Some of the group that run yourmorals.org are considering writing a paper focusing on Libertarians and so I've been looking at the data for triends. One consistent pattern we have found is that Libertarians (unsuprisingly) are more self rather than other oriented. They aren't just extreme conservatives, but are qualitatively different. They seem to moralize less and are more self vs. other oriented on scales like the Schwartz Values Scale.One hypothesis about this would be that Libertarians are less positively affected by other people. Happiness research consistently shows that relationships are very important for people's happiness....This is true for both liberals and conservatives. But is this the case for Libertarians?Consider the following 2 graphs. The first one shows the relationship between a measure of depression symptoms (BSI - eg. "feeling blue" in the past 7 days) and a measure of abstract feelings toward others (Feeling Towards Others Scale by Belinda Campos at UC-Irvine, eg. "For me, happiness comes from performing acts of kindness for others.").

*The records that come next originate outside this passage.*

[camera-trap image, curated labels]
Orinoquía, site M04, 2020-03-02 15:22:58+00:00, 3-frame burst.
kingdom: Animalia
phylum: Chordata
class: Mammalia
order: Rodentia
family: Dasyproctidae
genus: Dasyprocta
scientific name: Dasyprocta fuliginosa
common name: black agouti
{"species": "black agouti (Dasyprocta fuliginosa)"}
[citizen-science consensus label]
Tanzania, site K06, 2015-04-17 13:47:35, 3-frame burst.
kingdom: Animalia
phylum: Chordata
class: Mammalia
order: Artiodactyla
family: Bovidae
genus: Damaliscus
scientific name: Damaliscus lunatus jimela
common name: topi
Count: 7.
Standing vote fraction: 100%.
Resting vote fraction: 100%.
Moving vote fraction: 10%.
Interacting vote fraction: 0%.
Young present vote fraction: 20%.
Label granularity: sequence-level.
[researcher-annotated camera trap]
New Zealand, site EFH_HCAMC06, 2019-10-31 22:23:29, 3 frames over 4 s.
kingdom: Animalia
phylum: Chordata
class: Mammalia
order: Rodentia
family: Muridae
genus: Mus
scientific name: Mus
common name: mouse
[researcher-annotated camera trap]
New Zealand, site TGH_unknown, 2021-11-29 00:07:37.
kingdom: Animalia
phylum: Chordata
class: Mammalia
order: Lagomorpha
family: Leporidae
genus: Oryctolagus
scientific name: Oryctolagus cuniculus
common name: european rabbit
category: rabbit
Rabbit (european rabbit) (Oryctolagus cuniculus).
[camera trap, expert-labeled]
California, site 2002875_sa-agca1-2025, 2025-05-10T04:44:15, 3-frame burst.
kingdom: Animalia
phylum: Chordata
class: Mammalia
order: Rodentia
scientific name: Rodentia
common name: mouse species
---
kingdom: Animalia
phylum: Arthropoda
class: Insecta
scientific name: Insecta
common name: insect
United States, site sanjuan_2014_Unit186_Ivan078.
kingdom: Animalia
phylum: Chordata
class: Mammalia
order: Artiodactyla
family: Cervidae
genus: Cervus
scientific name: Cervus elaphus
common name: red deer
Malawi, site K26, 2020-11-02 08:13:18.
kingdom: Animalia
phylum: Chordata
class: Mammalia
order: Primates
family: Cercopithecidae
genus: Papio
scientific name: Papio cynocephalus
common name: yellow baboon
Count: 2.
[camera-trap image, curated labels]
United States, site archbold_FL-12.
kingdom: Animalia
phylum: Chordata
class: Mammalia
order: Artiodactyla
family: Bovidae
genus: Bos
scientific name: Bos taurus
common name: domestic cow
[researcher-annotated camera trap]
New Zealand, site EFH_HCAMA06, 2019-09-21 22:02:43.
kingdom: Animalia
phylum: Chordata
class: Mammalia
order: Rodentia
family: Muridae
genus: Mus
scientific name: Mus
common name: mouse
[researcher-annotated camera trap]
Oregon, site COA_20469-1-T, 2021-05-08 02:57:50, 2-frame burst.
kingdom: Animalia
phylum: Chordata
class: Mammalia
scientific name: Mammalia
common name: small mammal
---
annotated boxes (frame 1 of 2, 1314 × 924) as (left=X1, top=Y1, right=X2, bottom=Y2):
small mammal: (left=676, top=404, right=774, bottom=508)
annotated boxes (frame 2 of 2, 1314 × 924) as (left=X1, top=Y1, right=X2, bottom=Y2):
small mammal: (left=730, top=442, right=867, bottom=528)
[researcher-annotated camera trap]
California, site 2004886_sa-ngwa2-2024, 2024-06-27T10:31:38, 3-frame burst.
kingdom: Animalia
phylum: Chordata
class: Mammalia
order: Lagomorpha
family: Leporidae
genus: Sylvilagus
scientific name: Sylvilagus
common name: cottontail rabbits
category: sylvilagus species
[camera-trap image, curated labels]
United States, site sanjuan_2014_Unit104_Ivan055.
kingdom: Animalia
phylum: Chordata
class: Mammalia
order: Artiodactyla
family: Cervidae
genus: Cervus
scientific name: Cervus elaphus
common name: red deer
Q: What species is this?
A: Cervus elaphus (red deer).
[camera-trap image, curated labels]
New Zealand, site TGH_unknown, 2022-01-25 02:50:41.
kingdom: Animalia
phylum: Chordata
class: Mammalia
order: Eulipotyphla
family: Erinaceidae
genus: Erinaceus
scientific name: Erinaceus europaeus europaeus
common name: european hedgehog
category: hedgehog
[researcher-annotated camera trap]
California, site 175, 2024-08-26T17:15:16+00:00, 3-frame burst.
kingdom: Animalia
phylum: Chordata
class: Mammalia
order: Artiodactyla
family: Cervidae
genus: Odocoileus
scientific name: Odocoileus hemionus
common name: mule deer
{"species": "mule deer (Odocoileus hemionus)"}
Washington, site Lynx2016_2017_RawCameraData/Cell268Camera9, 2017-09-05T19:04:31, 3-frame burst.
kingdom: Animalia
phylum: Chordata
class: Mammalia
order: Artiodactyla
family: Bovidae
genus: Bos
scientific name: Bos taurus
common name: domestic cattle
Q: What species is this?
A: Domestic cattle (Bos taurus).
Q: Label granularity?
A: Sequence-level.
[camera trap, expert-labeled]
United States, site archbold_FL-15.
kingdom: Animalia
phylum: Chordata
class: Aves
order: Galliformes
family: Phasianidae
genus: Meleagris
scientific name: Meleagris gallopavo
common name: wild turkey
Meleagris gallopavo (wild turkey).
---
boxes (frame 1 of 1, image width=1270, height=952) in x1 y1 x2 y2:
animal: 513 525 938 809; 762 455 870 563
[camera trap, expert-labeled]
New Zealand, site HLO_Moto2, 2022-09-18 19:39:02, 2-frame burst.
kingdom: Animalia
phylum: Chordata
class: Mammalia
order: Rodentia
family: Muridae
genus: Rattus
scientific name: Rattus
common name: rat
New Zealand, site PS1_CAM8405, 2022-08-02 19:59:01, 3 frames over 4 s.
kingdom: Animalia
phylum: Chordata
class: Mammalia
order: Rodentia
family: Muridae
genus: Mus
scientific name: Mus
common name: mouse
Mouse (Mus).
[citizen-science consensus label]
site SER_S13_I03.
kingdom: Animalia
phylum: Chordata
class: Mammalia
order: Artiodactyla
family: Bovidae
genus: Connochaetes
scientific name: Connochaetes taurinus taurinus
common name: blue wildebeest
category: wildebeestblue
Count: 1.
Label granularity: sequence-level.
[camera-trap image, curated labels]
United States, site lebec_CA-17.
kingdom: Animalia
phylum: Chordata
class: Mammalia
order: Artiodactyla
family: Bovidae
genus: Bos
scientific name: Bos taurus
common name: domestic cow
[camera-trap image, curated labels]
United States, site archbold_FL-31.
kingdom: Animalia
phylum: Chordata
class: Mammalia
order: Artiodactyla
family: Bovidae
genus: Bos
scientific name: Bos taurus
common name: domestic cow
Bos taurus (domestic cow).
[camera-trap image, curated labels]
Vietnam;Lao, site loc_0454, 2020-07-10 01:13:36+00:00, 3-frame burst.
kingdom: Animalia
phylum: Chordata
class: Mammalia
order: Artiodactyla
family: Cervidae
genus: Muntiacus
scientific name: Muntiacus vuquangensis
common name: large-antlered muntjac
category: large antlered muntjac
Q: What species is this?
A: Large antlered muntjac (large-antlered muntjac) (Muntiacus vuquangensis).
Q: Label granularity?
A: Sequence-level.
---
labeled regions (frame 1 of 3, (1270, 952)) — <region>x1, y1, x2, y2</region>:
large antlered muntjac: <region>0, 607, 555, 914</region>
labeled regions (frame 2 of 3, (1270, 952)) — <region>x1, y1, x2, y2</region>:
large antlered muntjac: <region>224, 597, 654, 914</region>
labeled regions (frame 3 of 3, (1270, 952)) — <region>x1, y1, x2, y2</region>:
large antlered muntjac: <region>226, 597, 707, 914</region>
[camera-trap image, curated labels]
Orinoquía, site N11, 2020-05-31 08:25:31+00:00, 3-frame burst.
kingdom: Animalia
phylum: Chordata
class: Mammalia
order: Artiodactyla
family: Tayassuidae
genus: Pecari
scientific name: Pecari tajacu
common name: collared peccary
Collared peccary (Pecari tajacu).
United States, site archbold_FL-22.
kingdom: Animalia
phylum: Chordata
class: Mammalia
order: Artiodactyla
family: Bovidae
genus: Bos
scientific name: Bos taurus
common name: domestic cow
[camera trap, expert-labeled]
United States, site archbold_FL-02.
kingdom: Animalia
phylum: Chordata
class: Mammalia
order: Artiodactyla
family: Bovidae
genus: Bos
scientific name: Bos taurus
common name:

....and here is a graph with a similar pattern replacing depression symptoms with Ed Diener's Satisfaction with Life Scale.
The interesting pattern is that feeling close to abstract other people (not explicitly friends or family, for whom the pattern is different) is positively related to life satisfaction and negatively related to depressive symptoms for everyone, liberal or conservative, except libertarians.There are of course caveats to this result (as there are in any research). Our sample is limited to people who visit our website, who tend to be well educated internet users, so this may only be true for those kinds of people. Still, this result seems to converge with other evidence, both in our data and in society, that libertarians are more self than other oriented (eg. Ayn Rand's book, the Virtue of Selfishness). If positive affect motivates many people to be other oriented, then the fact that libertarians lack the other-orientation->positive emotion relationship would help explain their lack of other orientation.